Prompt Engineering¶
Prompt engineering is the practice of structuring inputs to large language models in ways that reliably produce better, more useful outputs. Learning these patterns makes you more effective than someone who prompts intuitively.
How LLMs Work¶
Large language models generate output token by token (roughly word by word). The process:
- The model receives your input (the prompt)
- It predicts the most likely next token based on that input plus everything generated so far
- That token is appended, and the process repeats
- This continues until the model predicts a "stop" token or hits a length limit
Key implications:
- Models are trained on massive text datasets — they have broad knowledge but no live awareness
- The same prompt can produce different outputs on different runs — this variability is a feature, not a bug. Different runs can yield different styles, voices, and approaches
- How you structure your prompt shapes what the model treats as relevant context at each generation step
Why Prompt Structure Matters¶
With the right structure, prompts unlock powerful capabilities that intuitive prompting misses. Think of a prompt as giving form to your ideas through the model — the clearer and more specific the form, the more useful the output.

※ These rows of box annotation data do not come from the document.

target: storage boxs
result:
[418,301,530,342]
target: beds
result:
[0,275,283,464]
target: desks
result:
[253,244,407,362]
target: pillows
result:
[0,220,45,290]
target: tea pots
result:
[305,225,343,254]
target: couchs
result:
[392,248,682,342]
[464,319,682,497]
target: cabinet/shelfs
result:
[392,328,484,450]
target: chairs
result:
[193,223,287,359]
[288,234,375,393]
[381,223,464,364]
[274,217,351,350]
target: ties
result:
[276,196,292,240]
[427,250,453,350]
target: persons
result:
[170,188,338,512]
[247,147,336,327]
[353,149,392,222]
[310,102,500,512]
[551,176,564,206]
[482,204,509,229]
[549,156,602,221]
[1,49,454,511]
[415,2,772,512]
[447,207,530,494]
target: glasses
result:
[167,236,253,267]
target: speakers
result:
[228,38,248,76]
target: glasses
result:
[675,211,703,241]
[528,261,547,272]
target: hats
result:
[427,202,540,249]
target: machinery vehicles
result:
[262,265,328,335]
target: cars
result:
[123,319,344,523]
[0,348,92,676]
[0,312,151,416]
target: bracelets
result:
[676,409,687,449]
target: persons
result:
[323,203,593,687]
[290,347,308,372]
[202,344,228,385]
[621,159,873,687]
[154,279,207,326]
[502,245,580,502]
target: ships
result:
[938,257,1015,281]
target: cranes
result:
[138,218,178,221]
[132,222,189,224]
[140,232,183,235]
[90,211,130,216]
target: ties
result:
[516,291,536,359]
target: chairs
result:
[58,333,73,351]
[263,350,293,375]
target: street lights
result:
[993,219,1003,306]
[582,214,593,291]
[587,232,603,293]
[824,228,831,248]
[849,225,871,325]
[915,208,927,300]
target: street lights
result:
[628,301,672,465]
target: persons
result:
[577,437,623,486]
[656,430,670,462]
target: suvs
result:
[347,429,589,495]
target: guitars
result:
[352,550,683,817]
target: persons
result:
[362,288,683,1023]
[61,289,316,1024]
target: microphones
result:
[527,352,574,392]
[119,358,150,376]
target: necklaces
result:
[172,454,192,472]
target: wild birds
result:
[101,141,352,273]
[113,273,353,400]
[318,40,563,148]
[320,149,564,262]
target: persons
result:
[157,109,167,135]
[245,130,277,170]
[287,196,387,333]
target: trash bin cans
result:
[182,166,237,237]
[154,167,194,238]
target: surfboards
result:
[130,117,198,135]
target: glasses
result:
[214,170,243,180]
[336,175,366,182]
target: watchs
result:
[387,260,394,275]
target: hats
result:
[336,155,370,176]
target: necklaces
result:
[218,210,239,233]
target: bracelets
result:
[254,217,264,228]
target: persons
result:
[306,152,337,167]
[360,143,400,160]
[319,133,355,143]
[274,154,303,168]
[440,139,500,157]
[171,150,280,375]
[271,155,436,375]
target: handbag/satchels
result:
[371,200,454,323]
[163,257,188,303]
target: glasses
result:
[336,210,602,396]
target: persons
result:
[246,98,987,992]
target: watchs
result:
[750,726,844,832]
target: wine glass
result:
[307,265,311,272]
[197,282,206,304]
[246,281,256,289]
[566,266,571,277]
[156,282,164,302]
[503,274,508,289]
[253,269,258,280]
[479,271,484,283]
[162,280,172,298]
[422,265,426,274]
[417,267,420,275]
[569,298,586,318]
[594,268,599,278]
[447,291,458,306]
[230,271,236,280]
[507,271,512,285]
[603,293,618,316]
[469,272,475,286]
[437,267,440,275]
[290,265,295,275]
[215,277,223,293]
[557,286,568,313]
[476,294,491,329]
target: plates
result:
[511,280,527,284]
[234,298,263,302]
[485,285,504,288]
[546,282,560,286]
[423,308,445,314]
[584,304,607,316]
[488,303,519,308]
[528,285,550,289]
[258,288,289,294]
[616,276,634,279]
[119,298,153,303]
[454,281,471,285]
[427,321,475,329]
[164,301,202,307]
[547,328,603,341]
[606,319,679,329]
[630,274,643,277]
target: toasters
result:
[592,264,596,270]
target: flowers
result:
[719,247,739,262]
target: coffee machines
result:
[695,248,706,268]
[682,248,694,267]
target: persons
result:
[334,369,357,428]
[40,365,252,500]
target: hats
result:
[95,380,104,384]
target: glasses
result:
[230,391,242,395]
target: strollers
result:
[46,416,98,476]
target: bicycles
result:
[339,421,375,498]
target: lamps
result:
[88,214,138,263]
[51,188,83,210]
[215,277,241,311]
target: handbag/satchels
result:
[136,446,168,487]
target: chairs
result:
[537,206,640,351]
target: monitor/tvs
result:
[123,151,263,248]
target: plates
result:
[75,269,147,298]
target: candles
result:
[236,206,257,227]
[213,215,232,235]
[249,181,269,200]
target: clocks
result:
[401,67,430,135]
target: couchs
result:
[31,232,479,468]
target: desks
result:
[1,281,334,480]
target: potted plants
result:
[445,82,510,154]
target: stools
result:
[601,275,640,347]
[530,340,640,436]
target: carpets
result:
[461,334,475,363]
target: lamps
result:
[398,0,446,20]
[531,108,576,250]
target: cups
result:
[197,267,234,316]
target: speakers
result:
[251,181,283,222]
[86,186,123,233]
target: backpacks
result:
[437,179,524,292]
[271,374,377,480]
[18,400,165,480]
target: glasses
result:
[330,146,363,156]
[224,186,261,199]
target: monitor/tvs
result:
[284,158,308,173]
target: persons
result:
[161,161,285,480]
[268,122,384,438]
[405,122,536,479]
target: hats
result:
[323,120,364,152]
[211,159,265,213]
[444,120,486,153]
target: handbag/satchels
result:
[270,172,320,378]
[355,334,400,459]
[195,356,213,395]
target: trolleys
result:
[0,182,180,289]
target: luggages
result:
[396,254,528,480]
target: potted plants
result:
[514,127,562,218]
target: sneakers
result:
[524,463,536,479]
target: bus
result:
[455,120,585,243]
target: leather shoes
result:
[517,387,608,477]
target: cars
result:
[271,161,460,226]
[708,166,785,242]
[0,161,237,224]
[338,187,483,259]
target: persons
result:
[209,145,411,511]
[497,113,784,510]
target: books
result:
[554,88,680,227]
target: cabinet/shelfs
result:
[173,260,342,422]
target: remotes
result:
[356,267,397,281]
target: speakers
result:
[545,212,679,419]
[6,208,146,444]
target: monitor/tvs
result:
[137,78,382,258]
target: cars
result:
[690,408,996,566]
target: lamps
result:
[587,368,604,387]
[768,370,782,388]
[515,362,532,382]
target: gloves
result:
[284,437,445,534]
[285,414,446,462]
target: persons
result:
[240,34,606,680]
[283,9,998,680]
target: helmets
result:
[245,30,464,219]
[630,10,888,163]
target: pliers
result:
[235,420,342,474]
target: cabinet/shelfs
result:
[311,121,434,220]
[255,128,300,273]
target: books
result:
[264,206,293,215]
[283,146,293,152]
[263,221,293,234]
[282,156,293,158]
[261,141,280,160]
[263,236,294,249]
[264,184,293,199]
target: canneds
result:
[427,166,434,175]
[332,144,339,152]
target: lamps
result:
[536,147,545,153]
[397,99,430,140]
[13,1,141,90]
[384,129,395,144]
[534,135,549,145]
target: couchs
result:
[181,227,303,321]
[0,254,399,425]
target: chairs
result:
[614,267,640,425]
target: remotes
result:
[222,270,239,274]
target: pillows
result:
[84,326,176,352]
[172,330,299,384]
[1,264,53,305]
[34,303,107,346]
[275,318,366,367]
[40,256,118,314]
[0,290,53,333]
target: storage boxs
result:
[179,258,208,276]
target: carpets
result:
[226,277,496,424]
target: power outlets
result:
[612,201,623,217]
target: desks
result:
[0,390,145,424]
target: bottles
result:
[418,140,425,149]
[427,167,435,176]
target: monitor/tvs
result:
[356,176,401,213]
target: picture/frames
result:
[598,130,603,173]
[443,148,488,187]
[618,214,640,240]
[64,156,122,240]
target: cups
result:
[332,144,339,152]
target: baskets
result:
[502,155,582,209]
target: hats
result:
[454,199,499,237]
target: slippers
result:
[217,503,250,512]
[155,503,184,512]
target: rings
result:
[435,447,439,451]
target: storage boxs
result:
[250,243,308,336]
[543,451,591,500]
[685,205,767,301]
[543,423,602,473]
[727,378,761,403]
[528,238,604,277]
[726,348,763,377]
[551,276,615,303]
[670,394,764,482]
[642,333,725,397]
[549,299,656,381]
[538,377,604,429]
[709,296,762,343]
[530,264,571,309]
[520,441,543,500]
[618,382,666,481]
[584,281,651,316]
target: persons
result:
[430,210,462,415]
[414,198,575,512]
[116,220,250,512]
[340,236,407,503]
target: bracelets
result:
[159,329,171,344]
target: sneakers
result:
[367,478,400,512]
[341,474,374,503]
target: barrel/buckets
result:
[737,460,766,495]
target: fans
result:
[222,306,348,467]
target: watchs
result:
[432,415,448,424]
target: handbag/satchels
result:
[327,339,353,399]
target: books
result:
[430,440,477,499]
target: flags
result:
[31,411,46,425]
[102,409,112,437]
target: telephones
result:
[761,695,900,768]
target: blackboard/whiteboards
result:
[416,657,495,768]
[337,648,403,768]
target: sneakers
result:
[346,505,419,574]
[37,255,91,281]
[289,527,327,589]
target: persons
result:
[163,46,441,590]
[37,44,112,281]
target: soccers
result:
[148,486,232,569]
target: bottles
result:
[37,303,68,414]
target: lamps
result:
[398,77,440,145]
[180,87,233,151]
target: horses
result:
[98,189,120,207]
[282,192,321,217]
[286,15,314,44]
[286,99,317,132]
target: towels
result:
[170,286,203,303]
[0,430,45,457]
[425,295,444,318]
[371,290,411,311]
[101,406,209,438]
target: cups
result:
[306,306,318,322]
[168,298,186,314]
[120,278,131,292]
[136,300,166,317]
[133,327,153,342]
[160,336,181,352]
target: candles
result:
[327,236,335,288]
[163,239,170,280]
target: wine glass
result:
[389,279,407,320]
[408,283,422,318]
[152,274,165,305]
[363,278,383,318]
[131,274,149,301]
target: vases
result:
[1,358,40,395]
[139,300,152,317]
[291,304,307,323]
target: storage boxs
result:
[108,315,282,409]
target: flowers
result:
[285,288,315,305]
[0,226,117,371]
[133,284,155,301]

Learning prompt patterns lets you:
- Get more consistent, high-quality results
- Control tone, format, and depth
- Chain prompts together for complex workflows
- Reduce back-and-forth iteration
Core Prompt Patterns¶
1. Persona Pattern¶
Ask the model to adopt a specific identity or role. This unlocks specialized knowledge, tone, and perspective that a generic response won't have.
"I want you to act as a senior software engineer with 10 years of experience reviewing my code. Be direct about weaknesses."
"Act as Albert Einstein and explain quantum mechanics to a 10-year-old."
"You are a seasoned hiring manager with 20 years of experience reviewing job applications."
When to use it: When you need expert-level framing, a specific voice, or domain-specific judgment.
2. Context + Constraint Pattern¶
Give the model context about who you are, what you already know, and constrain the output format. This prevents over-explanation and focuses the response.
"I'm a junior developer learning Java. Explain interfaces to me using a real-world analogy. Keep it under 200 words."
Key elements: - Who you are (background, skill level) - What you need (the actual request) - Output constraints (length, format, tone)
3. Step-by-Step Decomposition¶
Ask the model to break work into explicit steps. This forces the model to reason through the problem sequentially rather than jumping to a summary answer.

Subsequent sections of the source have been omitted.